58' - @ORLPride's Marta adds her second goal of the night with beautiful assist from @alexmorgan13. #ORLvNJ
— NWSL (@NWSL) August 13, 2017
5 - 0 pic.twitter.com/yku6LRc9rS
Saturday's win was huge for Orlando for a bunch of reasons. Putting up five against — and shutting out — one of the league’s best teams is a big deal. The Pride got to give the retiring Maddy Evans a proper sendoff in her final game for the club. Ashlyn Harris returned after missing 11 games due to injury, making three saves to earn the clean sheet. Biggest of all though was that the win put Orlando, for the first time probably since everyone had zero points, into the top four.
Orlando now has six games remaining, but with a two point lead on fifth place Seattle, a schedule that includes two games against Boston and one against FC Kansas City, and the best version of Alex Morgan that we’ve seen in a long time, that shaky start to the season has, finally, given way to the playoffs being a real possibility.
One of the coolest things about the NWSL is that largely the star players aren’t who you’d expect. The names we know as impact players here mostly aren’t the USWNT’s biggest stars, or if they are, it is from some breakout stuff they did in the league first that got them there. The names we most often find ourselves repeating here are ones like McCall Zerboni, who’s never been with the USWNT, or those of Lynn Williams, Jess McDonald and now Taylor Smith, all ending up on Jill Ellis’ radar after doing some solid work for their club teams.
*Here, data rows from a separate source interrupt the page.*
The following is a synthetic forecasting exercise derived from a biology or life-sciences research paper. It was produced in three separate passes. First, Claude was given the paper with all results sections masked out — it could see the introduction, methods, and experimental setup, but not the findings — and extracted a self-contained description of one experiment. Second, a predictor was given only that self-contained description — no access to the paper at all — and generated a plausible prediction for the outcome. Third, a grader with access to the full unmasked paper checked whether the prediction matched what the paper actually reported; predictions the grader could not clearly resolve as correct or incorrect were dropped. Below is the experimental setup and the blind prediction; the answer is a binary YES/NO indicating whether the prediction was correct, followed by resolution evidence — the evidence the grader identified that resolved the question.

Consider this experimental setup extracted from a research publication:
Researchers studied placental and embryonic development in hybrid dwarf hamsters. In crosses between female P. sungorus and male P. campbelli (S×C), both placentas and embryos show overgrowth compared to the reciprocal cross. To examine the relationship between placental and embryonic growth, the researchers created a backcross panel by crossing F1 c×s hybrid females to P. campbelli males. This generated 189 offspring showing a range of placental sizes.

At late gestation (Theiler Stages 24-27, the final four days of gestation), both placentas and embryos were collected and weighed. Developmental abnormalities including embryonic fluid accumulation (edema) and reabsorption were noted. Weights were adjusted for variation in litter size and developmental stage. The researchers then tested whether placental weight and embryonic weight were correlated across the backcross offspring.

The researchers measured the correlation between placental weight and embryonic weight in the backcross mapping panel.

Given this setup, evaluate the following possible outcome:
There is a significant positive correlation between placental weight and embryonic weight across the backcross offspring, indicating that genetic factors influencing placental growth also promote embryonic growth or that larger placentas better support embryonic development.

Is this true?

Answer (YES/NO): YES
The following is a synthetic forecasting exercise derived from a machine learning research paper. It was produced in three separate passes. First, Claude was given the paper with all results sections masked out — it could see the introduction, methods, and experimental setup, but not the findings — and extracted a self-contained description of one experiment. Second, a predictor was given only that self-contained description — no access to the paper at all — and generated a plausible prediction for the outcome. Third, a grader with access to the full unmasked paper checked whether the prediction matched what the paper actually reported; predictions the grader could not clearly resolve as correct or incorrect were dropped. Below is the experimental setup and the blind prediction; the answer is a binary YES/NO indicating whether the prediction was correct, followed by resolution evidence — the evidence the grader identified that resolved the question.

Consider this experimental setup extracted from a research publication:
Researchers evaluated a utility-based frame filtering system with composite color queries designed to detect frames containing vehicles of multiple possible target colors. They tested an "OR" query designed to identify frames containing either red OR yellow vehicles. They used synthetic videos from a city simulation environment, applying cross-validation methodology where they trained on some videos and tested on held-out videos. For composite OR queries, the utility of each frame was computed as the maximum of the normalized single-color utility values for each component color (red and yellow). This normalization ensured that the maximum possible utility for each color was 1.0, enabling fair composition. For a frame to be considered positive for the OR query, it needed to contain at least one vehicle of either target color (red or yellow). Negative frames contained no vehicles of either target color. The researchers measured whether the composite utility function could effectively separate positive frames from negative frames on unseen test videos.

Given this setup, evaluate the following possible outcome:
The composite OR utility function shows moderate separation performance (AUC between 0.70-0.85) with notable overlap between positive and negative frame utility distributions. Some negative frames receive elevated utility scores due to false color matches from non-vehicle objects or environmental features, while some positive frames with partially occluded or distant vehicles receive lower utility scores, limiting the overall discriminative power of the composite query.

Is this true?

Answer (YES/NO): NO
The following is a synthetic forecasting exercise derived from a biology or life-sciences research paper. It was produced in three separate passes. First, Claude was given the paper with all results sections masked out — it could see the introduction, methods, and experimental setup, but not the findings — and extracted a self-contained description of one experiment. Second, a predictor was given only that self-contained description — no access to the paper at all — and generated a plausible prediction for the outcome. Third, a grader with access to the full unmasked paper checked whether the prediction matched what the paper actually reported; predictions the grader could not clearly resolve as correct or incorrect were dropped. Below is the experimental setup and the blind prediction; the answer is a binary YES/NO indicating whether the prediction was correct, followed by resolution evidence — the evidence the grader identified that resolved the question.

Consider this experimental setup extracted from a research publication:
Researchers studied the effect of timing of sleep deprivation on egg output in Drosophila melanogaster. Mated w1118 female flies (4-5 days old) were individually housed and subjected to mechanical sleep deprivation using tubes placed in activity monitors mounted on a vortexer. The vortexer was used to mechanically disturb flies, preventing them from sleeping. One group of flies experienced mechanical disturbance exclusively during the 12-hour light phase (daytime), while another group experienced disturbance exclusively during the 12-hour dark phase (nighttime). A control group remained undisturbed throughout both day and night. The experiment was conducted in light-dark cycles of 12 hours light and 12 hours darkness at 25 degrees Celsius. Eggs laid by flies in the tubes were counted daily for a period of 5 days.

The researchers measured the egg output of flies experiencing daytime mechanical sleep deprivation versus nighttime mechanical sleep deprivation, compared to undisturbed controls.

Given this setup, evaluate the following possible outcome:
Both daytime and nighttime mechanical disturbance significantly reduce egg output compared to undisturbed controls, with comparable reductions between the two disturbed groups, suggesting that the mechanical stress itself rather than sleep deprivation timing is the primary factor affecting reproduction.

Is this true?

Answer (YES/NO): NO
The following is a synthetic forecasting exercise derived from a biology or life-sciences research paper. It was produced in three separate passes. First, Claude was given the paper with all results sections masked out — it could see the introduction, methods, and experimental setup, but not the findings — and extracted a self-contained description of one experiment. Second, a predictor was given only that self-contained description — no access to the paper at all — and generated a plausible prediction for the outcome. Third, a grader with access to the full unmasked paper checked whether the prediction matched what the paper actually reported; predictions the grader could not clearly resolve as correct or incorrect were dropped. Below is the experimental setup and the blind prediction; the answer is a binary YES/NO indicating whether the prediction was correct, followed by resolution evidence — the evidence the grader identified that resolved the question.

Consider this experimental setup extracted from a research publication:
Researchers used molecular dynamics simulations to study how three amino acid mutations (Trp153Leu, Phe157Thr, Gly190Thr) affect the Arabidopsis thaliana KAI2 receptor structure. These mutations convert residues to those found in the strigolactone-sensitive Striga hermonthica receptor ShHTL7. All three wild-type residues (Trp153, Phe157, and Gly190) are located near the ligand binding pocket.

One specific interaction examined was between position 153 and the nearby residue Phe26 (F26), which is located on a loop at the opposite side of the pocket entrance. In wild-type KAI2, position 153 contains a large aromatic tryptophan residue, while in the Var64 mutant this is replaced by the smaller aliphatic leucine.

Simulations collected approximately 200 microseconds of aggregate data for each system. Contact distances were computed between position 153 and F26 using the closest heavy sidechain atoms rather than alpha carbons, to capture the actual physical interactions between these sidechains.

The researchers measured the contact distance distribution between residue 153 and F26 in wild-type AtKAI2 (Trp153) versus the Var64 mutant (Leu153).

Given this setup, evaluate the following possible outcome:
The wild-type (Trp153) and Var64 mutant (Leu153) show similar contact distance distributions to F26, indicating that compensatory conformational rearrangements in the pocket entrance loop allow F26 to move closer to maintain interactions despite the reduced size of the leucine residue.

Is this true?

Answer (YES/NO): NO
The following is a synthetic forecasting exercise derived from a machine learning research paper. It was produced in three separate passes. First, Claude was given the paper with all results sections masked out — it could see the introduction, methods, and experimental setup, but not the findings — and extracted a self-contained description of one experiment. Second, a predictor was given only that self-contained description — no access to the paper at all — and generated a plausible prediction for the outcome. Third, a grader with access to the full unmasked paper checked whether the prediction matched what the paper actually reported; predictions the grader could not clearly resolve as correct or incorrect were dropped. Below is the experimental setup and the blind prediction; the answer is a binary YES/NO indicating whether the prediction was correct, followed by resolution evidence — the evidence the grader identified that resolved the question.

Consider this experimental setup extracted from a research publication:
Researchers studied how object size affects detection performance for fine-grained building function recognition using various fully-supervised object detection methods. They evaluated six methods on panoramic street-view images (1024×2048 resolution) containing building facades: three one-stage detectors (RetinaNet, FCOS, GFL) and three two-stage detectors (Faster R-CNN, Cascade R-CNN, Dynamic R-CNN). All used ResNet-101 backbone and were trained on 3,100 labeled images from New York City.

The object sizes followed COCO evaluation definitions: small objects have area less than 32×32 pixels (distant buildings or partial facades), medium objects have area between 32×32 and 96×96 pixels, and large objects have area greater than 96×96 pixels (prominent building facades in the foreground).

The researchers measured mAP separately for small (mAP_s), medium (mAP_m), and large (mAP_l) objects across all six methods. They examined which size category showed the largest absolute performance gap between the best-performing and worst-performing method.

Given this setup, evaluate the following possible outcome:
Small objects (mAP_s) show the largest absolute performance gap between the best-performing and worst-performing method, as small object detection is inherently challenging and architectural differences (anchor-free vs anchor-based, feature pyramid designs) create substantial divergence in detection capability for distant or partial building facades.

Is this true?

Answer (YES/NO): NO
Sometimes, they’re not American, and thus weren’t as recognizable to most of us and our USWNT-centric brains before. Now though, we all know Sam Kerr, Nahomi Kawasumi, Jess Fishlock and Kim Little.
How McDonald spent so much time on so many teams before finding a home with Paul Riley and Courage. How Fishlock instantly became a fan favorite on an otherwise very bad Seattle team. How Kerr gave Sky Blue fans, finally, something to have hope in. These are all fun stories to tell, and in a season where there's no major tournament and USWNT is around full-time, it’s nice that it’s still the unexpected players who are making some of the biggest impacts.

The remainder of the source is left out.